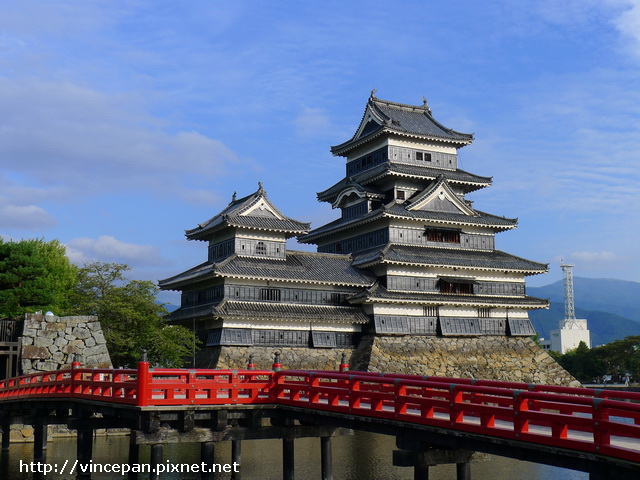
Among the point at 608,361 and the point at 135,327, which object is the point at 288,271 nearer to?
the point at 135,327

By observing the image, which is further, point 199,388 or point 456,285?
A: point 456,285

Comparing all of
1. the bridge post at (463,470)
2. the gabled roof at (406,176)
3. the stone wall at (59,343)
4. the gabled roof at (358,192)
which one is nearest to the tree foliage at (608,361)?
the gabled roof at (406,176)

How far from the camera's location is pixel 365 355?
170ft

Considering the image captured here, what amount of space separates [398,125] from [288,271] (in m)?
A: 17.9

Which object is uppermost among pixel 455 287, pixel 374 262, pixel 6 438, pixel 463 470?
pixel 374 262

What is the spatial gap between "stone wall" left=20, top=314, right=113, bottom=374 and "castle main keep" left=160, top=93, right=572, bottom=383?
9.73m

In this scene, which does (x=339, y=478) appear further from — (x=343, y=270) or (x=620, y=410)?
(x=343, y=270)

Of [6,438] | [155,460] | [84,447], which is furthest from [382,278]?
[155,460]

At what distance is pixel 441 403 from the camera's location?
1611cm

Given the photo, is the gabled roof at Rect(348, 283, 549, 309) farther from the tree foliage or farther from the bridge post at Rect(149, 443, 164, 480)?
the tree foliage

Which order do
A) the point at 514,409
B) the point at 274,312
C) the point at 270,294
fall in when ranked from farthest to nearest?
the point at 270,294
the point at 274,312
the point at 514,409

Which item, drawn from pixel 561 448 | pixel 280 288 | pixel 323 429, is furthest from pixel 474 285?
pixel 561 448

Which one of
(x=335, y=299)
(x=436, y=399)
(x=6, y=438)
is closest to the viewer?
(x=436, y=399)

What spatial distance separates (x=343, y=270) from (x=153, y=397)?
34.1 metres
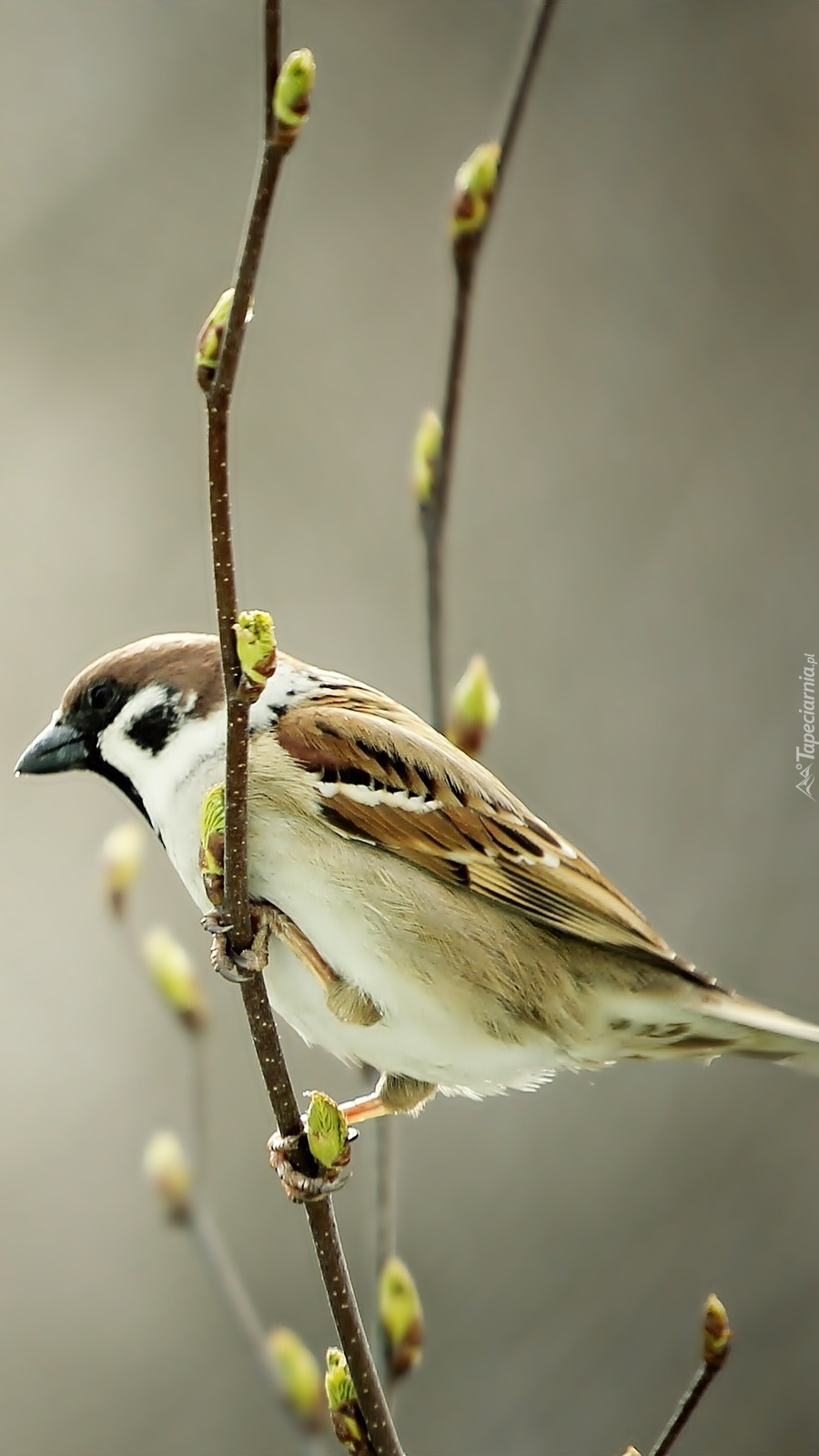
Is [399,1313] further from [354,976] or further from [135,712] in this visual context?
[135,712]

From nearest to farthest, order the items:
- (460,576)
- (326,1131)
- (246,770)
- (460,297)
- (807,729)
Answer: (246,770), (326,1131), (460,297), (807,729), (460,576)

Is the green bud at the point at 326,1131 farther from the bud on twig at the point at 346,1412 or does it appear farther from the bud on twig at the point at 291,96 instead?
the bud on twig at the point at 291,96

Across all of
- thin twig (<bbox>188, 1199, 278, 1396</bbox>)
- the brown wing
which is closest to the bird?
the brown wing

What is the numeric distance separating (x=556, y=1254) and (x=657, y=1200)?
0.16m

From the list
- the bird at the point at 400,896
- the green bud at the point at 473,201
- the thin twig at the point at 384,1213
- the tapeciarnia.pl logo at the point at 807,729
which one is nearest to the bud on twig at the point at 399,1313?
the thin twig at the point at 384,1213

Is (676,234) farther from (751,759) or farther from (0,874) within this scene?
(0,874)

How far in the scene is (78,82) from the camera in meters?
2.51

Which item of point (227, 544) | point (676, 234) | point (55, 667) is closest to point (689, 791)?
point (676, 234)

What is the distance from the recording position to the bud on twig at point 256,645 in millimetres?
717

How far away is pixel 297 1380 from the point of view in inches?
48.2

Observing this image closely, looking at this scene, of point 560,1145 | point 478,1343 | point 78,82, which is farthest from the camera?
point 78,82

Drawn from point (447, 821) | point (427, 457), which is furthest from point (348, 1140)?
point (427, 457)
***
**Directions**
Reproduce every row above word for word, leaving out the pictures.

**Correct answer**
Among the point at 608,361 and the point at 135,327, which object is the point at 288,271 nearer to?
the point at 135,327

By observing the image, which is further, point 199,388 or point 456,285?
A: point 456,285

Comparing all of
1. the bridge post at (463,470)
2. the gabled roof at (406,176)
3. the stone wall at (59,343)
4. the gabled roof at (358,192)
which one is nearest to the tree foliage at (608,361)?
the gabled roof at (406,176)

How far from the camera's location is pixel 365 355?
170ft

Considering the image captured here, what amount of space separates [398,125] from [288,271] (in m)?
A: 17.9

Which object is uppermost among pixel 455 287, pixel 374 262, pixel 6 438, pixel 463 470?
pixel 374 262

What is the spatial gap between "stone wall" left=20, top=314, right=113, bottom=374 and "castle main keep" left=160, top=93, right=572, bottom=383?
9.73m

In this scene, which does (x=339, y=478) appear further from — (x=343, y=270) or (x=620, y=410)?
(x=343, y=270)

Of [6,438] | [155,460] | [84,447], which is furthest from [382,278]?
[155,460]

At what distance is pixel 441 403 from the camera's location?
1611cm

Given the photo, is the gabled roof at Rect(348, 283, 549, 309) farther from the tree foliage or farther from the bridge post at Rect(149, 443, 164, 480)?
the tree foliage

Which order do
A) the point at 514,409
B) the point at 274,312
C) the point at 270,294
fall in when ranked from farthest to nearest?
the point at 270,294
the point at 274,312
the point at 514,409

Which item, drawn from pixel 561 448 | pixel 280 288 | pixel 323 429, is furthest from pixel 474 285?
pixel 561 448

Which one of
(x=335, y=299)
(x=436, y=399)
(x=6, y=438)
is closest to the viewer?
(x=436, y=399)

What spatial distance separates (x=343, y=270) from (x=153, y=397)?
34.1 metres
Is [399,1313] further from [354,976] or further from [135,712] in this visual context?
[135,712]

From nearest to farthest, order the items:
- (460,576)
- (326,1131)
- (246,770)
- (460,297)
- (807,729)
Answer: (246,770), (326,1131), (460,297), (807,729), (460,576)

Is the green bud at the point at 326,1131 farther from the bud on twig at the point at 346,1412 or does it appear farther from the bud on twig at the point at 291,96 instead?
the bud on twig at the point at 291,96

Across all of
- thin twig (<bbox>188, 1199, 278, 1396</bbox>)
- the brown wing
which is closest to the bird?
the brown wing

What is the numeric distance separating (x=556, y=1254) and (x=657, y=1200)?
0.16m

From the list
- the bird at the point at 400,896
- the green bud at the point at 473,201
- the thin twig at the point at 384,1213
- the tapeciarnia.pl logo at the point at 807,729
which one is nearest to the bud on twig at the point at 399,1313?
the thin twig at the point at 384,1213

Is (676,234) farther from (751,759) or farther from (0,874) within this scene?
(0,874)

How far in the scene is (78,82) from the camera in meters?
2.51

Which item of point (227, 544) | point (676, 234) | point (55, 667) is closest to point (689, 791)?
point (676, 234)

What is the distance from the recording position to the bud on twig at point 256,645 in millimetres?
717

How far away is pixel 297 1380 from the point of view in inches?
48.2

Observing this image closely, looking at this scene, of point 560,1145 | point 478,1343 | point 78,82, which is farthest from the camera?
point 78,82

Drawn from point (447, 821) | point (427, 457), which is furthest from point (348, 1140)?
point (427, 457)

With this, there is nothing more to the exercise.